[START RECORDS SHOWN]

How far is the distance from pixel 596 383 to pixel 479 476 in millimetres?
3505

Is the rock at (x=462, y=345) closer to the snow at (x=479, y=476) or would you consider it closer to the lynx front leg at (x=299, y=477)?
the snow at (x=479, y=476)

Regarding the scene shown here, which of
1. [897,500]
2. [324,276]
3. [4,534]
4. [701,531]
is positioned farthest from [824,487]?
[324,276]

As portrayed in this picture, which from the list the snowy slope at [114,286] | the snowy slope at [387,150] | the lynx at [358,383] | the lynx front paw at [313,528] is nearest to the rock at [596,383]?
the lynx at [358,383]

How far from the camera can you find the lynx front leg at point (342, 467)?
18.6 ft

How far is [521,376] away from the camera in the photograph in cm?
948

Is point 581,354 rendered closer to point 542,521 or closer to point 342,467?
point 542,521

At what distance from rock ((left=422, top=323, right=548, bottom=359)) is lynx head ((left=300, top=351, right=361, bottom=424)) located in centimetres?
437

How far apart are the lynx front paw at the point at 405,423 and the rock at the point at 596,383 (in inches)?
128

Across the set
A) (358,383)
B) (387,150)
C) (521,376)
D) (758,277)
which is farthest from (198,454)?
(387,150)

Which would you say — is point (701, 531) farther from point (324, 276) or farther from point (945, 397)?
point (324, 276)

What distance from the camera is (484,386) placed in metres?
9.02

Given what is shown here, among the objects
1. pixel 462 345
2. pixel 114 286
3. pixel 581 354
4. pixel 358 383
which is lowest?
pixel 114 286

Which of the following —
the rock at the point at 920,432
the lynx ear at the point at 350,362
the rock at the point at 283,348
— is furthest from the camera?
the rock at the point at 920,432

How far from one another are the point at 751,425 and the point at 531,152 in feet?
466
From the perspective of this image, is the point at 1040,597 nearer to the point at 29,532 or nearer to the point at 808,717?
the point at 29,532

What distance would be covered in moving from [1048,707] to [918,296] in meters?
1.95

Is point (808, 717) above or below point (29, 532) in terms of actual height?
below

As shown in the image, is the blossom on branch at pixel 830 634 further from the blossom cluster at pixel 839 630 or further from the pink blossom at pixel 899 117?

[END RECORDS SHOWN]

> **THE PROBLEM**
Using the listing above, reproduce each line without omission.

> **SOLVED PROBLEM**
How far is the distance from pixel 596 383 to pixel 479 476 in millimetres?
3505

Is the rock at (x=462, y=345) closer to the snow at (x=479, y=476) or would you consider it closer to the lynx front leg at (x=299, y=477)?
the snow at (x=479, y=476)

Regarding the scene shown here, which of
1. [897,500]
2. [324,276]
3. [4,534]
4. [701,531]
is positioned farthest from [824,487]?
[324,276]

As portrayed in this picture, which from the list the snowy slope at [114,286] | the snowy slope at [387,150] | the lynx at [358,383] | the lynx front paw at [313,528] is nearest to the rock at [596,383]?
the lynx at [358,383]

How far from the camera can you find the lynx front leg at point (342, 467)?
18.6 ft

How far is [521,376] away from the camera in the photograph in cm?
948

Is point 581,354 rendered closer to point 542,521 or closer to point 342,467?
point 542,521

At what distance from rock ((left=422, top=323, right=548, bottom=359)) is lynx head ((left=300, top=351, right=361, bottom=424)) located in centimetres?
437

How far apart are the lynx front paw at the point at 405,423 and the rock at the point at 596,383 (in inches)?
128

Across the set
A) (358,383)
B) (387,150)
C) (521,376)
D) (758,277)
which is farthest from (198,454)?
(387,150)

Which would you say — is point (701, 531) farther from point (324, 276) or farther from point (945, 397)?
point (324, 276)

What distance from the camera is (484,386) placed in metres?
9.02

Given what is shown here, among the objects
1. pixel 462 345
2. pixel 114 286
3. pixel 581 354
4. pixel 358 383
which is lowest?
pixel 114 286

Which of the following —
the rock at the point at 920,432
the lynx ear at the point at 350,362
the rock at the point at 283,348
— is furthest from the camera?
the rock at the point at 920,432

How far from one another are the point at 751,425 and the point at 531,152 in feet?
466
From the perspective of this image, is the point at 1040,597 nearer to the point at 29,532 or nearer to the point at 808,717?
the point at 29,532

What distance would be covered in moving from [1048,707] to [918,296] in meters?
1.95

Is point (808, 717) above or below point (29, 532) in terms of actual height?
below

As shown in the image, is the blossom on branch at pixel 830 634 further from the blossom cluster at pixel 839 630 or further from the pink blossom at pixel 899 117?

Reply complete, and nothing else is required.